In 2011, Elizabeth Bazzetta accidentally body checked Nicholas (“Nick”) Grossman at a local dive as she bellied up to the bar. “He tapped me on the shoulder to let me know how rude it was,” she says. After more or less blowing him off, she went back to her girlfriends until Nick’s pal persuaded her to talk to his friend. A few hours later, Elizabeth says she knew Nick was the one.
Years after, the couple hopped aboard a helicopter to celebrate their third dating anniversary. When they swept past the Charleston skyline and hovered over Folly Beach, Elizabeth looked down to see Nick’s handiwork—“Will you marry me?”—scratched across the sand. Her tearful response: “Of course!”
Although both are transplants to the Holy City—Elizabeth hails from Oklahoma and Nick’s from Pennsylvania—both knew Charleston was where they should marry. “It’s where we met, where we fell in love, and where we’ve built our life together,” says Elizabeth. Their decision to wed at Boone Hall Plantation was just as simple, as it met both Elizabeth’s “extremely girly” leanings and Nick’s masculine style. The next move? Nick decided on a navy tux, which set a palette of dark blue (for him), blush peach (for her), and gold (for an accent). From there, things fell into place, says the bride, thanks to A Charleston Bride’s design and planning, Elizabeth’s dad’s bankrolling help, and her mother’s tireless support.
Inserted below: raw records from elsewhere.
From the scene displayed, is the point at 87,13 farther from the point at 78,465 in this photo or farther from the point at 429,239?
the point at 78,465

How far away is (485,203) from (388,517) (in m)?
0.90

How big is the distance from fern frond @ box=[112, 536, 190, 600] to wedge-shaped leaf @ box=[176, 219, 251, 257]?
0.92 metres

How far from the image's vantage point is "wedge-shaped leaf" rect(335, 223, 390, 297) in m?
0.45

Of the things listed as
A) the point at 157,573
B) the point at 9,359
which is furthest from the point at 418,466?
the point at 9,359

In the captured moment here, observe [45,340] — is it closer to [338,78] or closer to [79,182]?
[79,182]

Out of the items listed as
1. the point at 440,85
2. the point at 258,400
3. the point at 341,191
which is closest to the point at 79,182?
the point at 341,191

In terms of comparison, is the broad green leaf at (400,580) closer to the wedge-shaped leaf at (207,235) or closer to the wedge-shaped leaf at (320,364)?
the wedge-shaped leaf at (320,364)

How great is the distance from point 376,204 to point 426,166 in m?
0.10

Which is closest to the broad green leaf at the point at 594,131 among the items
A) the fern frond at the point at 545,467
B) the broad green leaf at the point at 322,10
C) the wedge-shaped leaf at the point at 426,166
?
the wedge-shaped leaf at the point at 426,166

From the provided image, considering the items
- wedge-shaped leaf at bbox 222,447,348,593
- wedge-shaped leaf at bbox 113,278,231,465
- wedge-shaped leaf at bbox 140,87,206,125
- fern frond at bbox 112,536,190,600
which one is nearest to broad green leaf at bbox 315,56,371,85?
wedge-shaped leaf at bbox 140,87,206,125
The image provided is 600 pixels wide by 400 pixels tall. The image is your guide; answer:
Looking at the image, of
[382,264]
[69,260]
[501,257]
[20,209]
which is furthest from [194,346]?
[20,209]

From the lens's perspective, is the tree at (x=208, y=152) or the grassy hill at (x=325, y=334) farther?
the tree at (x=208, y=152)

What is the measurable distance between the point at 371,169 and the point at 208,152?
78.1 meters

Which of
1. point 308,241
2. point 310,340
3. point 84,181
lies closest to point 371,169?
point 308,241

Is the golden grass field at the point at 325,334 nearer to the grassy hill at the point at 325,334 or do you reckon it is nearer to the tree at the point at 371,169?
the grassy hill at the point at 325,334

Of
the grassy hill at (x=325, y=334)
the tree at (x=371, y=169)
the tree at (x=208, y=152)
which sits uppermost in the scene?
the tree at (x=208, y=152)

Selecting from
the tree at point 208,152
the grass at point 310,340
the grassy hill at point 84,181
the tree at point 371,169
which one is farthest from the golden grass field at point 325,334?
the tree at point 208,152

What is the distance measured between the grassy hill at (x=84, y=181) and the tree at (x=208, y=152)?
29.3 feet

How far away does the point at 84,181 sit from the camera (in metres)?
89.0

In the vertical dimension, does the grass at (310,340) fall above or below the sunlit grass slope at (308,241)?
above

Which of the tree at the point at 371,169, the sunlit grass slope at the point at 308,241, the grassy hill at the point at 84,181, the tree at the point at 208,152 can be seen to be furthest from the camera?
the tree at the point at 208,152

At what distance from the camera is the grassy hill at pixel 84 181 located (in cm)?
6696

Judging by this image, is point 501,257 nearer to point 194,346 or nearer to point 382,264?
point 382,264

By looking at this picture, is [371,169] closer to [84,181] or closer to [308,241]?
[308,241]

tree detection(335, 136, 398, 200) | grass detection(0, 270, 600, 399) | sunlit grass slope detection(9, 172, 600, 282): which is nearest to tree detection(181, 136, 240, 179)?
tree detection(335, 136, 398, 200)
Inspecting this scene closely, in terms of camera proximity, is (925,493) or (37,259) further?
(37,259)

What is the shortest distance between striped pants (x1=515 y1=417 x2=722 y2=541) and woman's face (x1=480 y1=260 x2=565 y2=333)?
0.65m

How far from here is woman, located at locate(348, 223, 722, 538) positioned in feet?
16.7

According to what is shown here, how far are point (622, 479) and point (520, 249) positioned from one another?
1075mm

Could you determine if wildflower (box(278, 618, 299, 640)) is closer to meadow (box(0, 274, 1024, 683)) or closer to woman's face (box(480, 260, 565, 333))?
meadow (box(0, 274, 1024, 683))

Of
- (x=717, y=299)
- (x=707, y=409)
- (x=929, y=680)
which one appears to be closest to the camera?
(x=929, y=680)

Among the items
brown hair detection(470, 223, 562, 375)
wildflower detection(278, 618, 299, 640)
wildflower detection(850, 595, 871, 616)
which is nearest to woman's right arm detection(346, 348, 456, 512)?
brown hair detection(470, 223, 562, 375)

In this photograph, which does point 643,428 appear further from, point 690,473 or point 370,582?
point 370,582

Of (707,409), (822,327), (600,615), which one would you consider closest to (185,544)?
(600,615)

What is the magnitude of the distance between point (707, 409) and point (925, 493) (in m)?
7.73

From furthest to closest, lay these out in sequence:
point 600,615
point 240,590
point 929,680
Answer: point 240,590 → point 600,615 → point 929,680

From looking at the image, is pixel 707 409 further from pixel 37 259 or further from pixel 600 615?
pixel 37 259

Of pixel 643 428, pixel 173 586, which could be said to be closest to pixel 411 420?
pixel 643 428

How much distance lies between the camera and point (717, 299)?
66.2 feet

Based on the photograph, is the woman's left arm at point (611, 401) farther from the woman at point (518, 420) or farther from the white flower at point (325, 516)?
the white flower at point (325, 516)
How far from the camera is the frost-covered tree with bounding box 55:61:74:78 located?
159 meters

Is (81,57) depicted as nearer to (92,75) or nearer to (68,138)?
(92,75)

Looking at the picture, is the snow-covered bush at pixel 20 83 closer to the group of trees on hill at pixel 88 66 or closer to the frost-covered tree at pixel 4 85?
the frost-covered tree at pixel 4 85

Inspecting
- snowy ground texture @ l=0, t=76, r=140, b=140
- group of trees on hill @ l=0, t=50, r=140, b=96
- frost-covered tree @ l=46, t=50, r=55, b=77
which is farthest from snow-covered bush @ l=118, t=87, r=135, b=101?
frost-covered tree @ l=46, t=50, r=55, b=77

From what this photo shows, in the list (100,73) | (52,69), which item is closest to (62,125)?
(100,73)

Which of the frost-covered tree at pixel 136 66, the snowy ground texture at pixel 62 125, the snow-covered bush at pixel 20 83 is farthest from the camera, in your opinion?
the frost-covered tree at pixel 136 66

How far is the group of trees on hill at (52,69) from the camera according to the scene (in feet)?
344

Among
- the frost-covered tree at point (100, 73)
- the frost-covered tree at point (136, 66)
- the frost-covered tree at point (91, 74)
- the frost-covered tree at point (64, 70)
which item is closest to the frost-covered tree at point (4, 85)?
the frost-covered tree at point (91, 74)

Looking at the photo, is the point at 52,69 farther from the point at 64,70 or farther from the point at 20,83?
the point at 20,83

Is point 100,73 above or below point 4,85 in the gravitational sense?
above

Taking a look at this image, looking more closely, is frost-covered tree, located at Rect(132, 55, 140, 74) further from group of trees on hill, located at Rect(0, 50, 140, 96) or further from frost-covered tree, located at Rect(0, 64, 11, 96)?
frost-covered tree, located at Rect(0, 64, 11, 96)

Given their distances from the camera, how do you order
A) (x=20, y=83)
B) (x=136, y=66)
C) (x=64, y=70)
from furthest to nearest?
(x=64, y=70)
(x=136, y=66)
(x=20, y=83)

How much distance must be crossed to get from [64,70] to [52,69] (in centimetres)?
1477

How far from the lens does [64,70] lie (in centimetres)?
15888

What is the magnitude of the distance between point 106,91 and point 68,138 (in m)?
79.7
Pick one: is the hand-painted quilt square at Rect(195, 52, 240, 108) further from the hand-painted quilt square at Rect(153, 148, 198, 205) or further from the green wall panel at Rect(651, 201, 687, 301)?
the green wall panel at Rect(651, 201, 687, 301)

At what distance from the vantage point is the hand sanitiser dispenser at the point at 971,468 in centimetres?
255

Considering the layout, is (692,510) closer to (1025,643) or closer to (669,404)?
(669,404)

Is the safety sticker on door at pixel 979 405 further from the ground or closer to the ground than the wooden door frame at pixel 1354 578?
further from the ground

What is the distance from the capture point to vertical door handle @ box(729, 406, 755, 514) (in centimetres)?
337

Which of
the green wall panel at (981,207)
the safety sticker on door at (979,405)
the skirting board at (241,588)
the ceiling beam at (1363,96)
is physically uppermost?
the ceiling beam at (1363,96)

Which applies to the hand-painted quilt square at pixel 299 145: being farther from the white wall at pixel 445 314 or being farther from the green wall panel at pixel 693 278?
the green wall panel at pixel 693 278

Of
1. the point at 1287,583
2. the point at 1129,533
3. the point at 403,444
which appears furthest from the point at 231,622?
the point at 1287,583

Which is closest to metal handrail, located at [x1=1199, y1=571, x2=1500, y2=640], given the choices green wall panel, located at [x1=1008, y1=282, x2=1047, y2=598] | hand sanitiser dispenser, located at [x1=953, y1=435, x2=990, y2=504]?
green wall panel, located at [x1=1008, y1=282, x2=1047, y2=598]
Come the morning of the wedding day, while planner Lindsey Shanks lined the drive in front of Boone Hall’s plantation home with florals in shades of ivory, light pink, and verdant green for an aisle that was flanked on each side by a garden, designer Katherine McDonald arrived to make sure Elizabeth’s custom gown fit like a glove (it did). Next? The bride’s brothers oversaw the toddler flower girls’ naps while Elizabeth and her maids were getting portraits snapped. (The ZZZs were slow to kick in, so one little gal opted out of her duties and spent the vows snoozing away on Lindsey’s shoulder.)
After a charming ceremony, Nick’s dad tooled the newlyweds around the site in his 1930 Model A Ford before the Cotton Dock reception. When Elizabeth and Nick joined everyone
and dinner was underway, the toasts began, but none of them held a candle to the 20-minute opus from the father of the bride. “He bragged about every moment of my life,” Elizabeth laughs. “Everyone left knowing what I got on the LSAT, how well I handled the stress of the bar exam, and what grades I got in every year of school. There wasn’t a dry eye in the house.”
And for the final pièce de résistance? That came weeks later when the newlyweds watched their wedding video from Citrus Ceremonies. In it, the film crew asked Nick when he knew he’d marry Elizabeth, a question she’d never posed to him. The first night I met her, he answered, bestowing yet another gem upon the story of their serendipitous romance.